» Soal yang Diberikan A
Sebutkan berapa baris di bawah ini yang memuat string "pond", dengan huruf besar dan kecil dibedakan. Tulis angkanya saja.

Rabu, 29 Desember 2010

Membedah Kedok Hadits Sekularisme

oleh : A. Dairobi Naji

Anas ra bercerita: Rasulullah pernah lewat di antara orang-orang yang sedang menyerbukkan kurma. Beliau bersabda: “Jika kalian tidak melakukan hal itu, niscaya baik”. Kemudian keluarlah buah-buah kurma yang tidak baik. Suatu ketika Rasulullah kembali lewat di antara mereka. “Ada apa dengan kurma kalian,” tanya beliau. “Engkau mengatakan begini dan begini,” jawab mereka. “Antum a’lam bi amri dunyakum (Kalian lebih tahu dengan urusan dunia kalian),” sabda Rasulullah. (HR. Muslim).


Tidak diketahui dengan pasti sejak kapan hadits tersebut muncul sebagai wacana yang teramat penting. Sabda beliau ini berimplika­si fatal jika dipahami dengan mentah-mentah. Mungkin saat beliau bersabda, tidak ada sahabat yang mempermasalahkan. Namun, sampai saat ini hadits tersebut menyisakan tanda tanya besar tentang sikap Islam terhadap urusan-urusan duniawi.

Bisa jadi, hadits ini diartikan sebagai pembenaran Rasulullah bahwa urusan dunia sepenuhnya diatur menurut selera masing-masing. Agama tidak turut campur dalam masalah-masalah itu. Pemahaman semacam ini adalah sekularisme tulen. Kalau begitu, apa Rasulullah mengakui sekularisme?

Dalam akselerasi pemikiran, kita bisa menemukan dua arah tinjauan dalam hadits ini. Tinjauan dalam wilayah  teologi (akidah) dan wilayah ideologi (baca: pijakan dasar kehidupan).

Wilayah Teologis

Cuplikan kisah di atas menggambarkan ketidaktepatan sabda Rasu­lullah dengan kenyataan. Beliau mengatakan, “Jika kalian tidak melakukan hal itu (penyerbukan), niscaya baik”. Nyatanya, setelah mereka meninggalkan penyerbukan itu, keluarlah buah kurma jelek, kering dan jatuh. Apakah Rasulullah keliru?

Entri data hasil ekstraksi
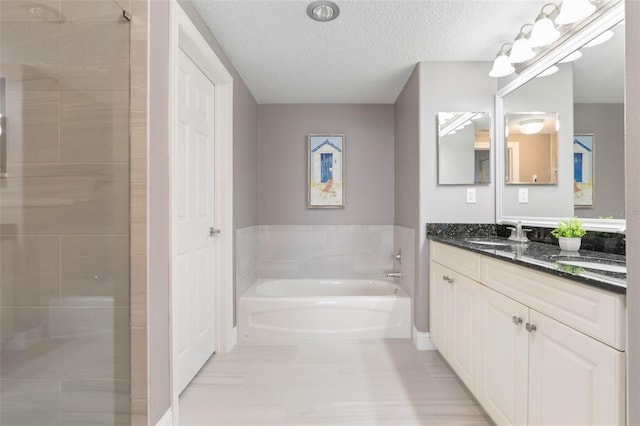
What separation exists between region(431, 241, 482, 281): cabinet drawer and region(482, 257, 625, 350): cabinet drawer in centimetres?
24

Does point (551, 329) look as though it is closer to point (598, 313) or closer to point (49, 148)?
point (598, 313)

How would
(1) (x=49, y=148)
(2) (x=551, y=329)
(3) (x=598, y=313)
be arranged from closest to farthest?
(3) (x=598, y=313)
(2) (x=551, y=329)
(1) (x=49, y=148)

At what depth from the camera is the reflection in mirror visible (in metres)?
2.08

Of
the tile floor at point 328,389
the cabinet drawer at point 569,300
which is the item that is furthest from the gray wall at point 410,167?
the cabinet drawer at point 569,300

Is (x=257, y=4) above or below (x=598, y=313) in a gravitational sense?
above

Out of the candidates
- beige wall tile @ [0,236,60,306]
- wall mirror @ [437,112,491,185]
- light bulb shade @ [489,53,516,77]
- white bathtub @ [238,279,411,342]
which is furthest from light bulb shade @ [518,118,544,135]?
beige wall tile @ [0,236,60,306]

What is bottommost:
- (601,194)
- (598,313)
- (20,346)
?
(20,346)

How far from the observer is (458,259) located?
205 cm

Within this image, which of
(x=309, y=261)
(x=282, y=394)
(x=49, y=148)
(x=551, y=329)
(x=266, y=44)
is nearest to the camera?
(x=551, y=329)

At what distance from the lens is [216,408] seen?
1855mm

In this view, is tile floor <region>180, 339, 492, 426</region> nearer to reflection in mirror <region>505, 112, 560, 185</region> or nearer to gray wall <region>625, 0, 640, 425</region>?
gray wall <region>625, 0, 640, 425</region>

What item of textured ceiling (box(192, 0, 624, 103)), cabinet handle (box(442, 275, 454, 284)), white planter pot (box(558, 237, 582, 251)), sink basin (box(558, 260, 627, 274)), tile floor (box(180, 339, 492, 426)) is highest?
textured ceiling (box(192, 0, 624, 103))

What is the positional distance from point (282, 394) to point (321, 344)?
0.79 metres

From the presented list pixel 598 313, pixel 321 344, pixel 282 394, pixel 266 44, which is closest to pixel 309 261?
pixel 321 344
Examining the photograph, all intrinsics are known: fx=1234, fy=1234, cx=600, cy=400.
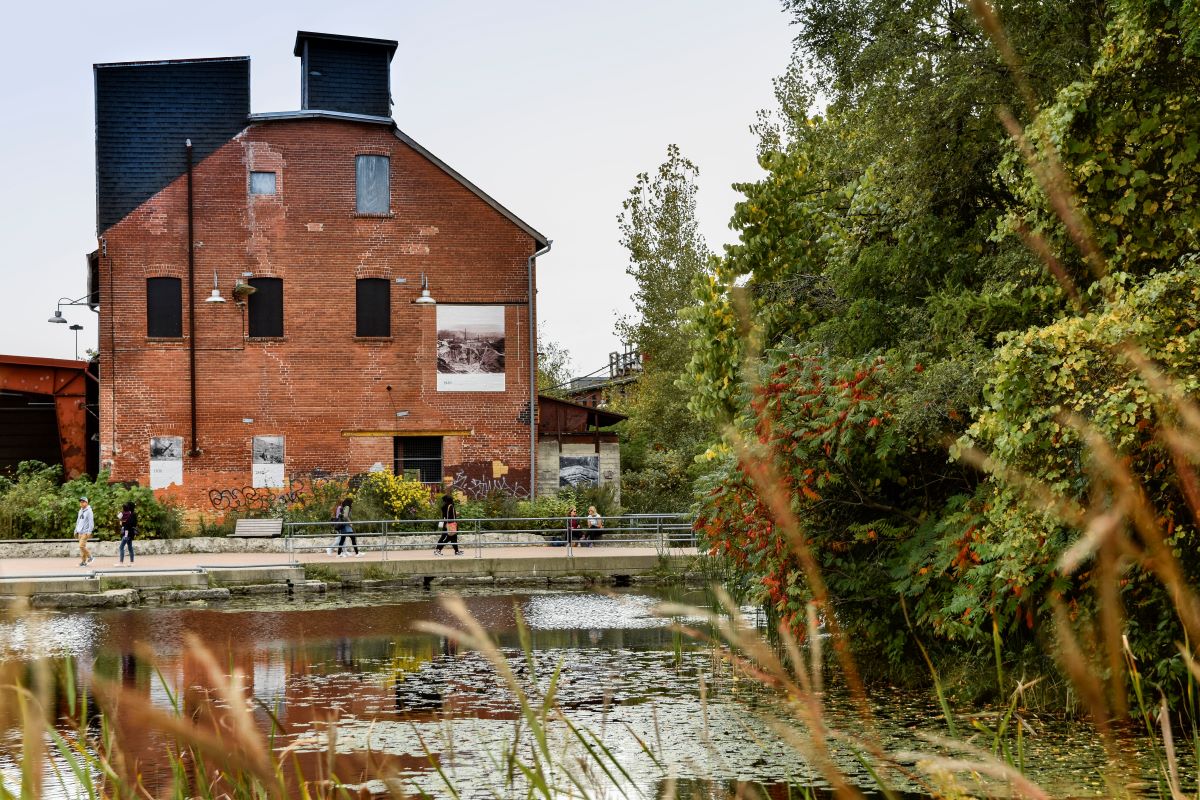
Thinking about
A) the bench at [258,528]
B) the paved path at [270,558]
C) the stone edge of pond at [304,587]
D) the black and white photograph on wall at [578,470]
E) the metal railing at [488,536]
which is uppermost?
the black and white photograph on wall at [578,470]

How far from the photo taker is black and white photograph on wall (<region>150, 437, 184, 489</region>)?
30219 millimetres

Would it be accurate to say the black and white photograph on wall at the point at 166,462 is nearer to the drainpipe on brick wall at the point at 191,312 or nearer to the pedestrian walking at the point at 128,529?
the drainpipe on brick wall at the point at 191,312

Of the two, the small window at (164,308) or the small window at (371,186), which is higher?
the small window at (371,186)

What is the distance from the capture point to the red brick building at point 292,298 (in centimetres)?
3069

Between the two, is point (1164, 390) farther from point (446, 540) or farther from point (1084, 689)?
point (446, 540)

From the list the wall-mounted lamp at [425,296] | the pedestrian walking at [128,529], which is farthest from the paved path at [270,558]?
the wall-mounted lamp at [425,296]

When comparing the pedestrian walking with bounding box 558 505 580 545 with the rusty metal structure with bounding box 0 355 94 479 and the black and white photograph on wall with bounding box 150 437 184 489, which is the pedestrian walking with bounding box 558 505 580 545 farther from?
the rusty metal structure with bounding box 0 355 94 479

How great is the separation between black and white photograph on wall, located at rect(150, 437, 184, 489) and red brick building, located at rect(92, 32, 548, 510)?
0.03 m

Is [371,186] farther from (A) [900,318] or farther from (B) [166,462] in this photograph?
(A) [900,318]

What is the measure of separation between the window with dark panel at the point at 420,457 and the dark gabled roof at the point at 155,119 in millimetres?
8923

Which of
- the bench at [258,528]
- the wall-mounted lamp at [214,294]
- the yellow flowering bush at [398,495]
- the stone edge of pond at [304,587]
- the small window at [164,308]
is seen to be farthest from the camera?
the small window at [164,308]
--
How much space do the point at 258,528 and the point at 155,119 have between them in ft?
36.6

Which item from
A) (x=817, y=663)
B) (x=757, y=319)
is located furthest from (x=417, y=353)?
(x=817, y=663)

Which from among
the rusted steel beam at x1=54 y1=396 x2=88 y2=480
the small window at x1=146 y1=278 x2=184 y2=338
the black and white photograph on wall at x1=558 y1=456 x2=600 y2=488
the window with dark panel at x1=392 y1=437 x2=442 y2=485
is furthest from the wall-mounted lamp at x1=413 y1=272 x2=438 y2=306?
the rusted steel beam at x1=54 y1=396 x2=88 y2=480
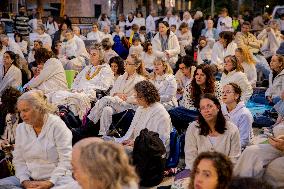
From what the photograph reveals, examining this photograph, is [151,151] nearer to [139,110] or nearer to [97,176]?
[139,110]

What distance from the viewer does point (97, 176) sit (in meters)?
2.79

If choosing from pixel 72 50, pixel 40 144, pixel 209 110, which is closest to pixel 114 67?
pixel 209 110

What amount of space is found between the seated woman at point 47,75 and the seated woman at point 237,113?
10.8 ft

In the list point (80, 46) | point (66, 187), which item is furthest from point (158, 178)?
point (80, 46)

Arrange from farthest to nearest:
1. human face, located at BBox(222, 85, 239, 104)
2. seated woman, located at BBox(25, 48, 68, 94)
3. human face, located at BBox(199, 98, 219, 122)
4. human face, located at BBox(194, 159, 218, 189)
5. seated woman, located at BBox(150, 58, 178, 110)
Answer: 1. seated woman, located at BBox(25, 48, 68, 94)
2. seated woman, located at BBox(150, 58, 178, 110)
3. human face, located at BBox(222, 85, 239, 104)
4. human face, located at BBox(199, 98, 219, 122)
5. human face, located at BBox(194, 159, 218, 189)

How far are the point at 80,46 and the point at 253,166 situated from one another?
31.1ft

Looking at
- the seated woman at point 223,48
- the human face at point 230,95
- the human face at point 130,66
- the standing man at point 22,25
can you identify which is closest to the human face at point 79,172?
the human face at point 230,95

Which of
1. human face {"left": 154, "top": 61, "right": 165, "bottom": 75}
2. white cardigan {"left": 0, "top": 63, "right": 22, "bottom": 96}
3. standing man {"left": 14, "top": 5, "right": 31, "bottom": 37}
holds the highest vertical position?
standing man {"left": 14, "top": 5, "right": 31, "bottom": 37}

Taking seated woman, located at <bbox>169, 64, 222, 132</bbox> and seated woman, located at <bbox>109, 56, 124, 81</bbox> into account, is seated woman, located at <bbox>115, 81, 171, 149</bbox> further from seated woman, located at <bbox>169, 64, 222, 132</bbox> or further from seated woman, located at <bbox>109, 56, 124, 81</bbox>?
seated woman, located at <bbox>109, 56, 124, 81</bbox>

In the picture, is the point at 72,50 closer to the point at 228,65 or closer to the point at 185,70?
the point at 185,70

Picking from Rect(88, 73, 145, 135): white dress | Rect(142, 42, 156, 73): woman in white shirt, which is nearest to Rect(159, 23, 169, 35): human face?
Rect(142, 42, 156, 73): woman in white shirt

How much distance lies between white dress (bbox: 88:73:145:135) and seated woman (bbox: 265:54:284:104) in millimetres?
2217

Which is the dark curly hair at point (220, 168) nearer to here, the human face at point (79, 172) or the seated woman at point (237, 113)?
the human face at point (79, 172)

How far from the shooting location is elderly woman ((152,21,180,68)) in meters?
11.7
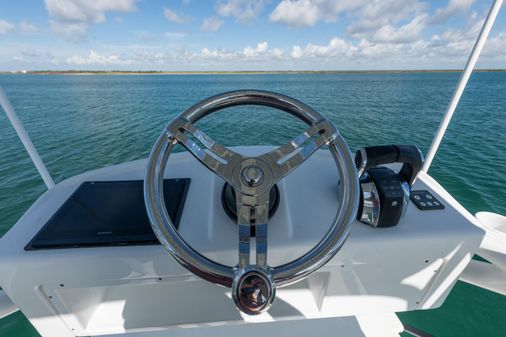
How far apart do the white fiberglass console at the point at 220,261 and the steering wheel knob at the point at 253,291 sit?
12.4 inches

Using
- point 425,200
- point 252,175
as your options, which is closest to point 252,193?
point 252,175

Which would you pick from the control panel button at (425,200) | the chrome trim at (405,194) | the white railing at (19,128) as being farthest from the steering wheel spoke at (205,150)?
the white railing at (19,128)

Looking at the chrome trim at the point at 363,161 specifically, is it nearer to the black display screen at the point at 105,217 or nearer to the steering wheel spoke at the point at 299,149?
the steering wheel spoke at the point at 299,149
==
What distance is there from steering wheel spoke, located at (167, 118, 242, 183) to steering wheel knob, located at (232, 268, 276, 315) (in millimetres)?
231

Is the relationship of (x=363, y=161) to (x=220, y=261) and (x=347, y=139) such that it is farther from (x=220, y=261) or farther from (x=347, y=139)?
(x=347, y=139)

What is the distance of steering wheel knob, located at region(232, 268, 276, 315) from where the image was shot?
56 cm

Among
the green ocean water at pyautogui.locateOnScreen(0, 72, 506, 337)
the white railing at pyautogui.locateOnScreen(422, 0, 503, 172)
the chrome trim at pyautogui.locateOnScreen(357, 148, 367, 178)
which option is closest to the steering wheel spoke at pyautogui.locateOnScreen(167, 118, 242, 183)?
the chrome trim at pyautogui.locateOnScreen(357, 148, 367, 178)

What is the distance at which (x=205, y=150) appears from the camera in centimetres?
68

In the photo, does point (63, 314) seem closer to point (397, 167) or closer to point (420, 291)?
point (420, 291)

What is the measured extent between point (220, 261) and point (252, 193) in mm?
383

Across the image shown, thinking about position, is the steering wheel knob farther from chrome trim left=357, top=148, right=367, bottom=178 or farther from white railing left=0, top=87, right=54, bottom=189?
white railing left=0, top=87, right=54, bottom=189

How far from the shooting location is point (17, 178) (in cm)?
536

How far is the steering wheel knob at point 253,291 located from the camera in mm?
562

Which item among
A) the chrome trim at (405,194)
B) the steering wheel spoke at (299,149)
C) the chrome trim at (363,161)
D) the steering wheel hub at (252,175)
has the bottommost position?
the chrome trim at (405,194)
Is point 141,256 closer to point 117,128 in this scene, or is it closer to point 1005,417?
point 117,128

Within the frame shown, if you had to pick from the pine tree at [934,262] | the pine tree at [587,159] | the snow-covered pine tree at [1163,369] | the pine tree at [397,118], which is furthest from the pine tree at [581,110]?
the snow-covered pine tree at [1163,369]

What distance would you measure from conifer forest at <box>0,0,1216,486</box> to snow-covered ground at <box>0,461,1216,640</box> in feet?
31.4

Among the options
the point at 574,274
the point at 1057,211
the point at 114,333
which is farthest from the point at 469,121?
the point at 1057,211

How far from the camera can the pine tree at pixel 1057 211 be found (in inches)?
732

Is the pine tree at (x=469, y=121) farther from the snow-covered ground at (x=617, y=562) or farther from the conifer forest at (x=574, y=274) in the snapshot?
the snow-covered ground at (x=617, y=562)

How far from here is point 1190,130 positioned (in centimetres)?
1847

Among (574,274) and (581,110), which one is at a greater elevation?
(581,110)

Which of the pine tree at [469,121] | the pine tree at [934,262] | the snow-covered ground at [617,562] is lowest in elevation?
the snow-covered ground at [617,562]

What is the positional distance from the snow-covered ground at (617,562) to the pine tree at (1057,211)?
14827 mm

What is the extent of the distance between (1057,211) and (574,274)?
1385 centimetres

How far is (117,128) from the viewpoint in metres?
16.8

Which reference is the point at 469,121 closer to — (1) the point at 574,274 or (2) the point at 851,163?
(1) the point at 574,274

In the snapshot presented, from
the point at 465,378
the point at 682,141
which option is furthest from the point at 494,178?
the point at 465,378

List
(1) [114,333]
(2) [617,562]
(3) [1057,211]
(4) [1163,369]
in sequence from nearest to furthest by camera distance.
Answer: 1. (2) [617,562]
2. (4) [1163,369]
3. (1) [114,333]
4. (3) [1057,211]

» Soal yang Diberikan B
Jawab pertanyaan berikut berdasarkan teks halaman di atas:
(i) Siapa penulis tulisan tersebut?
(ii) Hadits yang dikutip diriwayatkan oleh siapa?
(iii) Menurut bagian "Wilayah Teologis", seperti apa buah kurma yang keluar setelah mereka meninggalkan penyerbukan?

» Jawaban yang Diharapkan A
2

» Jawaban yang Diharapkan B
(i) A. Dairobi Naji
(ii) Muslim
(iii) Jelek, kering dan jatuh